What had grown between my mom and dad over the years went beyond a love I had ever experienced. And even though I knew my mother would go on with her life, she would never truly heal from losing my dad. A loss like that wasn’t something you could get over. Not really. You just learned to live through the pain.

It scared me to think of loving someone so much that to lose them would be to only half exist.

My mother followed me out to the waiting room and the first thing my eyes were drawn to was Garrett, looking at pictures on my sister’s phone. He seemed impassive as usual while Felicity prattled on about her daughters. He nodded and made comments but his face revealed nothing.

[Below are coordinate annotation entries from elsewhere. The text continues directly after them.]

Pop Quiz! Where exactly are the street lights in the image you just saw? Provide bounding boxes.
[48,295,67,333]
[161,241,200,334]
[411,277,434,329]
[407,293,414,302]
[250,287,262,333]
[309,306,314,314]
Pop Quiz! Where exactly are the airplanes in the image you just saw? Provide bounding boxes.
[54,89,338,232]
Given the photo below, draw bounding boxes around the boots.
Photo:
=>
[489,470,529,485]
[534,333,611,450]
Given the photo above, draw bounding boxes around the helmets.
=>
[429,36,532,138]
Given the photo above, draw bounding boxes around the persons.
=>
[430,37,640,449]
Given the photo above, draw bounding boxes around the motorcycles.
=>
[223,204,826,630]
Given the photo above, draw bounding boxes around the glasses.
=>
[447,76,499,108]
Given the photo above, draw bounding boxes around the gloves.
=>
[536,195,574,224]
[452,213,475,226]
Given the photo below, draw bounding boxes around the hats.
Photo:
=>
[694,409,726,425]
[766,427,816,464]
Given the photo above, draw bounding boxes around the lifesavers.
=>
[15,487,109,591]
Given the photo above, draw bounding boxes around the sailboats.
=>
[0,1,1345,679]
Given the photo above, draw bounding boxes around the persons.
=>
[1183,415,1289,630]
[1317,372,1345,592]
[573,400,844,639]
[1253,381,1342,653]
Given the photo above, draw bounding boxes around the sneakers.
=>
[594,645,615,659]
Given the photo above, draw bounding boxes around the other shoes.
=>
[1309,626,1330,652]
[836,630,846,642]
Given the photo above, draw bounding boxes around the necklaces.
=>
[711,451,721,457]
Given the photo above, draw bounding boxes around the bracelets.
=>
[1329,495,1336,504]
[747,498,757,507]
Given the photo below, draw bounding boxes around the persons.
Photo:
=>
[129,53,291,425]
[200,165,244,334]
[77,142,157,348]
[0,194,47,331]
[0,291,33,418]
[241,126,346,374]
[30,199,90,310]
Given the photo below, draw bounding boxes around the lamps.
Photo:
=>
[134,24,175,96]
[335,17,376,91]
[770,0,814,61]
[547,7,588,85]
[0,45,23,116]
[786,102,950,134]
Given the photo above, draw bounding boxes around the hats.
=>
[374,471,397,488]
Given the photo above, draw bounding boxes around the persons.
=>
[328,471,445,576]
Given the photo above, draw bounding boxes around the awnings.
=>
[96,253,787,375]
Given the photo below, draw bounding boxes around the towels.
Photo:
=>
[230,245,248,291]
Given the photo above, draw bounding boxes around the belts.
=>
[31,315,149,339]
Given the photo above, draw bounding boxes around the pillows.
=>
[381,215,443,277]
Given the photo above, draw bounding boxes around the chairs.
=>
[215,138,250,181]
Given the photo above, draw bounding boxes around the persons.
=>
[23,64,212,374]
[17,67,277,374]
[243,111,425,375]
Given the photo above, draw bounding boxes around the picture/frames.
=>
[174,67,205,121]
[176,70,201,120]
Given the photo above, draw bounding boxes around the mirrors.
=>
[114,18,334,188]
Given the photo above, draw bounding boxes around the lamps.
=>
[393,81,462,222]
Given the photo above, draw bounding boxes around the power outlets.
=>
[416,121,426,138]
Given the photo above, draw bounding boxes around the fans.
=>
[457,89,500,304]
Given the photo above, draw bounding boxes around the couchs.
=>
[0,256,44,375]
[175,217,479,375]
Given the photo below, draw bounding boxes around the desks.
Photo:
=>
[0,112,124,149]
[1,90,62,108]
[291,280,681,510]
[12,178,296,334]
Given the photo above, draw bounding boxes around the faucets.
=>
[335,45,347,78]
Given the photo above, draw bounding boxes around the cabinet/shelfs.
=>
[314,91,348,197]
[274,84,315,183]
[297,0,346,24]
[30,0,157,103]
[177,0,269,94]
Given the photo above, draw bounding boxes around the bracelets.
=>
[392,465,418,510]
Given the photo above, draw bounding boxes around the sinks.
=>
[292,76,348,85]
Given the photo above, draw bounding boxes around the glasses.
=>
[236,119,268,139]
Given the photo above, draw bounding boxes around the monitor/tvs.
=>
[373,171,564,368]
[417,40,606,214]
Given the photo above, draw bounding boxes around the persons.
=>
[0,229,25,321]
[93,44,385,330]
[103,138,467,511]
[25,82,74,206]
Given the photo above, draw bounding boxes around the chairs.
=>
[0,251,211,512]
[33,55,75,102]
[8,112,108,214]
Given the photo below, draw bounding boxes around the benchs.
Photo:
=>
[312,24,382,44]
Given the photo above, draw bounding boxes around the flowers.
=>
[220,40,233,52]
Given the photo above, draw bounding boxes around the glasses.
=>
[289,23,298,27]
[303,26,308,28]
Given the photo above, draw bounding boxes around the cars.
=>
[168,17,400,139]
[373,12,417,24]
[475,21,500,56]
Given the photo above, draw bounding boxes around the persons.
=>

Gavin jumped to his feet and rushed over to Mom. Felicity looked up and was then right behind our brother, clamoring to get to our mother. Garrett stayed seated, his calm, mellow vibe a balm on my jangled nerves.

He didn’t approach me. He simply inclined his head in my direction and gave me a small smile. I didn’t return it. I didn’t know how to right then. But I inclined my head back before turning back to my family.

17

I stayed in Port David for almost two weeks. Dad’s funeral had been scheduled for a week after his passing. Then I stayed around to make sure Mom was settled and doing okay.

The funeral was tough, just as I knew it would be. If I could imagine a hell, watching my father be lowered into the ground had to be it. In the first few hours after Dad died, I wasn’t sure if Mom would be able to make it on her own. She had seemed so small, as though she had shrunk in on herself.

My brother and sister hadn’t been much better. My brother seemed lost and all my sister did was cry. It got better when Felicity’s husband, Sam, showed up with the girls. My sister pulled herself together for her kids and Sam helped shoulder the load of planning Dad’s service.